ECON 465 – Week 8 Lab: Classification for Economic Decision-Making

Author

Gül Ertan Özgüzer

Published

May 7, 2025

Lab Objectives

By the end of this lab, you will be able to:

  • Understand what classification means in economics
  • Implement logistic regression to predict loan default
  • Evaluate predictions using confusion matrices
  • Choose the right threshold for economic decisions
  • Interpret coefficient significance from model output

The Economic Question

Can we predict whether a borrower will default on their credit card payment?

Banks need to answer this question when deciding who gets a loan. In this lab, we use the Default dataset from the ISLR package. This dataset contains information on 10,000 credit card customers.


Dataset: Default

Variable Description
default Whether the customer defaulted: Yes or No
student Whether the customer is a student: Yes or No
balance Average credit card balance in USD
income Annual income in USD
# Load packages
library(tidyverse)
library(ISLR)
library(tidymodels)

# Load data
data("Default")

# Look at the data
glimpse(Default)
Rows: 10,000
Columns: 4
$ default <fct> No, No, No, No, No, No, No, No, No, No, No, No, No, No, No, No…
$ student <fct> No, Yes, No, No, No, Yes, No, Yes, No, No, Yes, Yes, No, No, N…
$ balance <dbl> 729.5265, 817.1804, 1073.5492, 529.2506, 785.6559, 919.5885, 8…
$ income  <dbl> 44361.625, 12106.135, 31767.139, 35704.494, 38463.496, 7491.55…
# How many people defaulted?
table(Default$default)

  No  Yes 
9667  333 

Only 333 out of 10,000 customers defaulted, which is about 3.3%. This is a small number. We call this an imbalanced dataset because one outcome, “No default”, is much more common than the other outcome, “Default”.

# Summary statistics by default status
Default |>
  group_by(default) |>
  summarize(
    avg_balance = mean(balance),
    avg_income = mean(income),
    prop_student = mean(student == "Yes")
  )
# A tibble: 2 × 4
  default avg_balance avg_income prop_student
  <fct>         <dbl>      <dbl>        <dbl>
1 No             804.     33566.        0.291
2 Yes           1748.     32089.        0.381

Initial observation: Defaulters have higher average balances, slightly lower incomes, and are more likely to be students.

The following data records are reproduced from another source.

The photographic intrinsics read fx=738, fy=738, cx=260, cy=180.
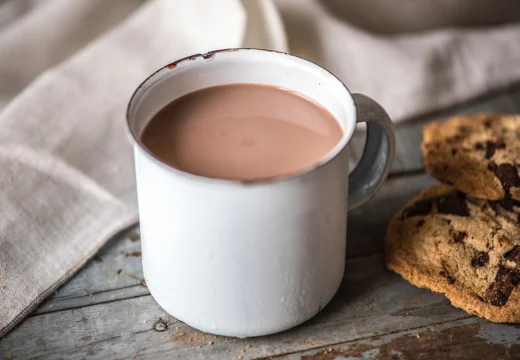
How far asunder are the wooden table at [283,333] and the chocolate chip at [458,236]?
84 millimetres

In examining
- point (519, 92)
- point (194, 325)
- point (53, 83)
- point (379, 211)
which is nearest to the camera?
point (194, 325)

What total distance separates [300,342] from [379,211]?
288mm

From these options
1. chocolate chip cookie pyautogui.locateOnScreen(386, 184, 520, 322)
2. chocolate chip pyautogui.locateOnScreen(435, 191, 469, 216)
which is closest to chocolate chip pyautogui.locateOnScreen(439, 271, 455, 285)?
chocolate chip cookie pyautogui.locateOnScreen(386, 184, 520, 322)

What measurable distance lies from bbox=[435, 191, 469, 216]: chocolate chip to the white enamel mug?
0.14 meters

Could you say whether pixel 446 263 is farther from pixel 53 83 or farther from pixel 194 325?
pixel 53 83

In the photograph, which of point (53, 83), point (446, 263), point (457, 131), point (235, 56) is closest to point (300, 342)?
point (446, 263)

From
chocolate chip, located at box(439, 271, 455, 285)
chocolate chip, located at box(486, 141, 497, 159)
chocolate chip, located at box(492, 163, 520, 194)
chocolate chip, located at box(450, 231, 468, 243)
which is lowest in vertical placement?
chocolate chip, located at box(439, 271, 455, 285)

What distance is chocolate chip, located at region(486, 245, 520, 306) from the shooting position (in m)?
0.95

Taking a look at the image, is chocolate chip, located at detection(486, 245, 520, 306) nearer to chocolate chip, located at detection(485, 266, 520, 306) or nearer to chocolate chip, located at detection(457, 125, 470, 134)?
chocolate chip, located at detection(485, 266, 520, 306)

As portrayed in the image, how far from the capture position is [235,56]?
949 millimetres

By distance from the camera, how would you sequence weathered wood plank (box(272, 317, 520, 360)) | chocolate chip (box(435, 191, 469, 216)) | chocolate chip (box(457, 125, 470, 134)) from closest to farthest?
weathered wood plank (box(272, 317, 520, 360))
chocolate chip (box(435, 191, 469, 216))
chocolate chip (box(457, 125, 470, 134))

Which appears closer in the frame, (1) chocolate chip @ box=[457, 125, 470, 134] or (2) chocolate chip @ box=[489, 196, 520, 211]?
(2) chocolate chip @ box=[489, 196, 520, 211]

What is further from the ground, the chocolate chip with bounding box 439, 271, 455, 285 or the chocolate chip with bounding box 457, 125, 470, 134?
the chocolate chip with bounding box 457, 125, 470, 134

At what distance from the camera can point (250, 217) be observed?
80cm
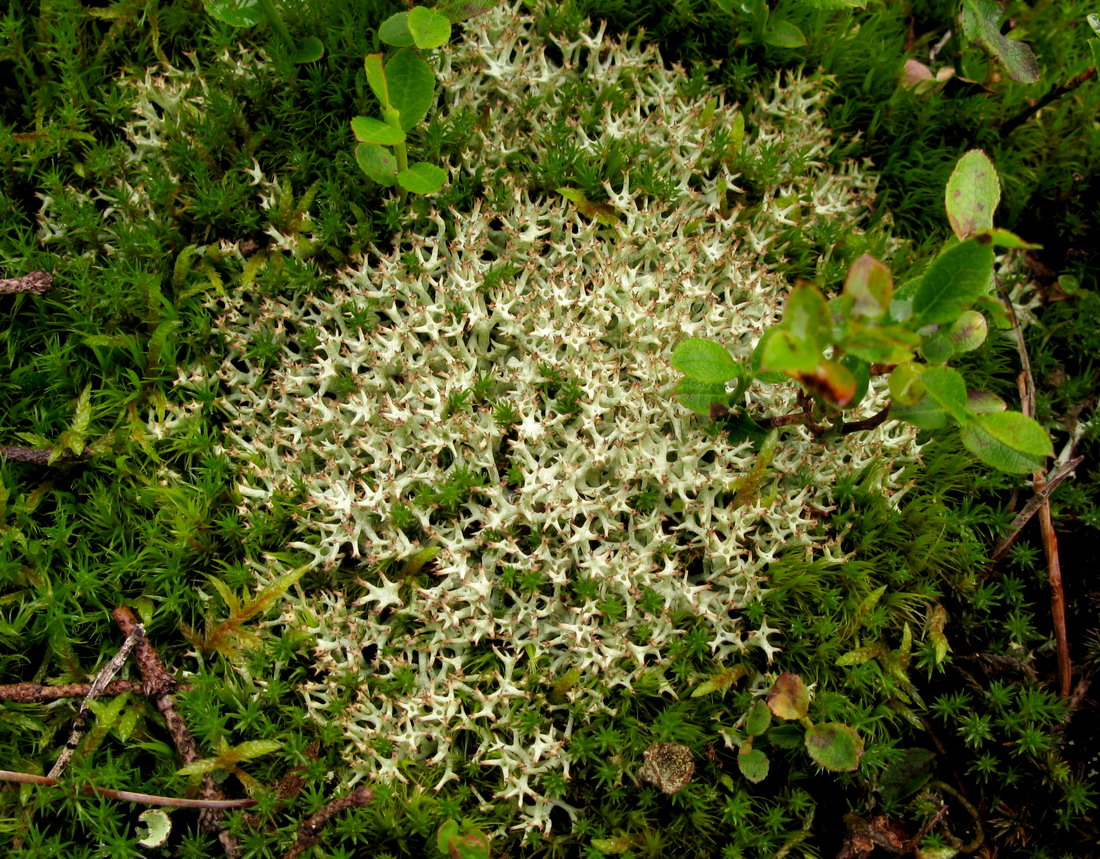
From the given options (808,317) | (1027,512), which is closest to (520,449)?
(808,317)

Part 1: What Is Classification?

1.1 Classification vs. Regression

Feature Regression Classification
What we predict A number, such as price or GDP A category, such as default or not
Example question What will the house price be? Will this customer default?
Output 150,000 TL Yes or No

In regression, the outcome variable is numerical. In classification, the outcome variable is categorical.

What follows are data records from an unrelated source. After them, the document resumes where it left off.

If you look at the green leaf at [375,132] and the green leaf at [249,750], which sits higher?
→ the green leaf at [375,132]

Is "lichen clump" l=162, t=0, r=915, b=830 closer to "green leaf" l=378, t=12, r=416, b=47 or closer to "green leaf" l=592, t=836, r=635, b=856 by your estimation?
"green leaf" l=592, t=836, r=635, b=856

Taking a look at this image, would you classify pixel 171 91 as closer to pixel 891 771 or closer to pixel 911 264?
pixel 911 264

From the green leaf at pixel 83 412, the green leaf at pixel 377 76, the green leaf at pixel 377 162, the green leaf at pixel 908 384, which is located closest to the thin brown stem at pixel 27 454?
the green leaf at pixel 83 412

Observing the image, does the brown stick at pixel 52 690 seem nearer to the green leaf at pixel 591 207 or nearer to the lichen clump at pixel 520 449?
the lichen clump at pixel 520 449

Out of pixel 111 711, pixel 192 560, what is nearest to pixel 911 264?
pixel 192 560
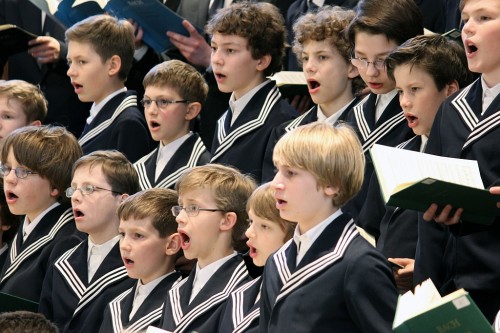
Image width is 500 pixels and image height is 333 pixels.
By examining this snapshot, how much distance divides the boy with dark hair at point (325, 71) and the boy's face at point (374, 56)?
192 mm

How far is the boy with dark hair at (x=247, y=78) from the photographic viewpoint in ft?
13.9

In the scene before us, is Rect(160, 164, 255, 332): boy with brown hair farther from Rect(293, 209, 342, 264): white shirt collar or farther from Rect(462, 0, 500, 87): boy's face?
Rect(462, 0, 500, 87): boy's face

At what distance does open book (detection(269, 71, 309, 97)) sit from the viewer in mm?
4500

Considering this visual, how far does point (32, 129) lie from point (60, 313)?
852 millimetres

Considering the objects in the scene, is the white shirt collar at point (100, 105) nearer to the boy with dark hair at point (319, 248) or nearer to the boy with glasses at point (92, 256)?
the boy with glasses at point (92, 256)

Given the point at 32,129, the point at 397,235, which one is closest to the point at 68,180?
the point at 32,129

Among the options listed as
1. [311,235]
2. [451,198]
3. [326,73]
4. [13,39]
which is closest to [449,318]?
[451,198]

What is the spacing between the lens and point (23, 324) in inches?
118

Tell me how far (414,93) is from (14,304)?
4.96 feet

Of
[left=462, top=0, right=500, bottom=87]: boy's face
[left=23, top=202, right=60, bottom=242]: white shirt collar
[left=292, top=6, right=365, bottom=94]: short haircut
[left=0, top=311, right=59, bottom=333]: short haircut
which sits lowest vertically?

In this lab, our outcome variable is default, which has two possible categories: Yes and No. Therefore, this is a binary classification problem.

1.2 Logistic Regression

Logistic regression is one of the most common methods for binary classification. It predicts the probability that an event will occur.

In this lab, logistic regression predicts the probability that a customer will default.

For example, the model may predict:

  • Customer A has a 2% probability of default.
  • Customer B has a 45% probability of default.
  • Customer C has a 78% probability of default.

Then we use a threshold to convert these probabilities into class predictions.


Part 2: Prepare the Data

2.1 Convert Variables to Factors

Why do we convert variables to factors?

R needs categorical variables to be encoded as factors for classification models.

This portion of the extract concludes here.